Re: [HTCondor-users] Huge pile of jobs in "C" state



On 1/9/2015 9:08 AM, Steffen Grunewald wrote:
> Ben, others:
> 
> On Fri, Jan 09, 2015 at 09:37:28AM -0500, Ben Cotton wrote:
>> There are two likely candidates that come to mind. Either the jobs
>> have LeaveJobInQueue set, or they were submitted via a SOAP call and
>> they're still waiting for FilesRetrieved to be true (even if there's
>> not actually anything to do).
>>
>> condor_q -const 'JobStatus==4' -af ClusterId ProcId LeaveJobInQueue
>> FilesRetrieved
> 
> # condor_q -const 'JobStatus==4' -af LeaveJobInQueue FilesRetrieved | uniq -c
>     4705 false undefined
> 
> I suppose your guess, though nice, was wrong.
> 

Strange. The more info you can give us, the more we can help....

Are these jobs remotely submitted (i.e. not submitted from the same machine where the schedd runs) ?  Has this user ever had the problem in the past, or did it just suddenly start happening in the past day or so?

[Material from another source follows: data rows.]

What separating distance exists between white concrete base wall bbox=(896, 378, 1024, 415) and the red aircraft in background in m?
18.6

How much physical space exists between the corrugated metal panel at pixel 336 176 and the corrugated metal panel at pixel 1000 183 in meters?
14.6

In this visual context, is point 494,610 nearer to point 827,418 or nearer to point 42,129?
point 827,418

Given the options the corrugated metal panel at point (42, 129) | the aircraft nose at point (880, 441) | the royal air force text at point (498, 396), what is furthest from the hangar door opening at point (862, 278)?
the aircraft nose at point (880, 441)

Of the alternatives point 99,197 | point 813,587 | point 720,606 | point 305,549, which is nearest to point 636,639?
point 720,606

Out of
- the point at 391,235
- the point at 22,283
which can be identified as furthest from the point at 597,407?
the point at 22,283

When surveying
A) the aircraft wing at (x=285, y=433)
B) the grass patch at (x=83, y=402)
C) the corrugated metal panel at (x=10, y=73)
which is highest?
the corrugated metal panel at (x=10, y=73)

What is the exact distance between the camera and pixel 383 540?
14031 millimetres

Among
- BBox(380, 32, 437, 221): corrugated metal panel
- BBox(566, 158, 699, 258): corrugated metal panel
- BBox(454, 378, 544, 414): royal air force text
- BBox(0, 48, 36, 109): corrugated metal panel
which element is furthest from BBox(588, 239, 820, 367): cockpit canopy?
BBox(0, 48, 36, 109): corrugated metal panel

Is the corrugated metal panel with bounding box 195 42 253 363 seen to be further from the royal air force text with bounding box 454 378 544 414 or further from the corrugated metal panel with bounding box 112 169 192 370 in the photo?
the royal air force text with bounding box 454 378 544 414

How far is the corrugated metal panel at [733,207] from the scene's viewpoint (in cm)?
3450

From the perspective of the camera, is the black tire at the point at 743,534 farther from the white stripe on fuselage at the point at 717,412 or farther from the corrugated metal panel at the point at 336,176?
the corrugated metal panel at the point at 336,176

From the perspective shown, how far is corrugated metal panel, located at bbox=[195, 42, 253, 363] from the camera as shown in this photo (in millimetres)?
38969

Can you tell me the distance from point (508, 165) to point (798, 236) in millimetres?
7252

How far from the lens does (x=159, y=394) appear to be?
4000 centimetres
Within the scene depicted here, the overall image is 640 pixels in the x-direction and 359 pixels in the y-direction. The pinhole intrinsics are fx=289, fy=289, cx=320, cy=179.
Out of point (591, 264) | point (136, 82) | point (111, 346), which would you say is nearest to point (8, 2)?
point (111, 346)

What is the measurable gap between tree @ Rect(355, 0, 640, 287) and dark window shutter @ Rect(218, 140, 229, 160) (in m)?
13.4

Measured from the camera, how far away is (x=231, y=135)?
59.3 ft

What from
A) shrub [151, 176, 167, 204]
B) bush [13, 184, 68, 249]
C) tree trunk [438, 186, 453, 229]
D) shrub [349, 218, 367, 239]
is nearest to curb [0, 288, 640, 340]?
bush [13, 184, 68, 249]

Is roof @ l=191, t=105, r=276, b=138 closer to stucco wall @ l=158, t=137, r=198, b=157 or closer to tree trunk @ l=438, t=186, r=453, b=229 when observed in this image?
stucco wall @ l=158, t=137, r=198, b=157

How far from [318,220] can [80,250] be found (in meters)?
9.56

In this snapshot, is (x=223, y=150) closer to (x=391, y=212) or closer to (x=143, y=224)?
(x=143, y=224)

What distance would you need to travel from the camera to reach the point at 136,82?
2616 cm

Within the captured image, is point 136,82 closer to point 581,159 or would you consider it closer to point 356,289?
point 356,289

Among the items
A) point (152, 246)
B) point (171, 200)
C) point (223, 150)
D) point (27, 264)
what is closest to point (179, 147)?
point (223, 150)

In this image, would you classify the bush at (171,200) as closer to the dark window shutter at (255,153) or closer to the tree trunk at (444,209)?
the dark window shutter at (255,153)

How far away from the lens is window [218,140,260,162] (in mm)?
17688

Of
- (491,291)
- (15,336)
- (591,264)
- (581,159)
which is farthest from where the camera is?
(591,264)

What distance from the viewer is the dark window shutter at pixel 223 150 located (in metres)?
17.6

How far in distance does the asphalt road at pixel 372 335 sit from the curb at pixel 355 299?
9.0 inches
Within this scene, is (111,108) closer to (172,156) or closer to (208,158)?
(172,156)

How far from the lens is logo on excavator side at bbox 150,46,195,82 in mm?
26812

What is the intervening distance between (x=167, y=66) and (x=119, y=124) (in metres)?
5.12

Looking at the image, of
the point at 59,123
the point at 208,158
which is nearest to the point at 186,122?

>From your submit machine, can you provide 

  condor_version

  condor_config_val JOB_IS_FINISHED_INTERVAL JOB_STOP_DELAY JOB_STOP_COUNT

  condor_q -const 'JobStatus==3 || JobStatus==4' -af IwdFlushNFSCache | sort | uniq -c

  condor_q -const 'JobStatus==3 || JobStatus==4' -af StageInStart | sort | uniq -c

  condor_q -const 'JobStatus==3 || JobStatus==4' -af JobRequiresSandbox | sort | uniq -c

and finally assuming your schedd is running on machine "my.submit.edu" please run

  condor_status -schedd my.submit.edu -l | grep Recent


Thanks,
Todd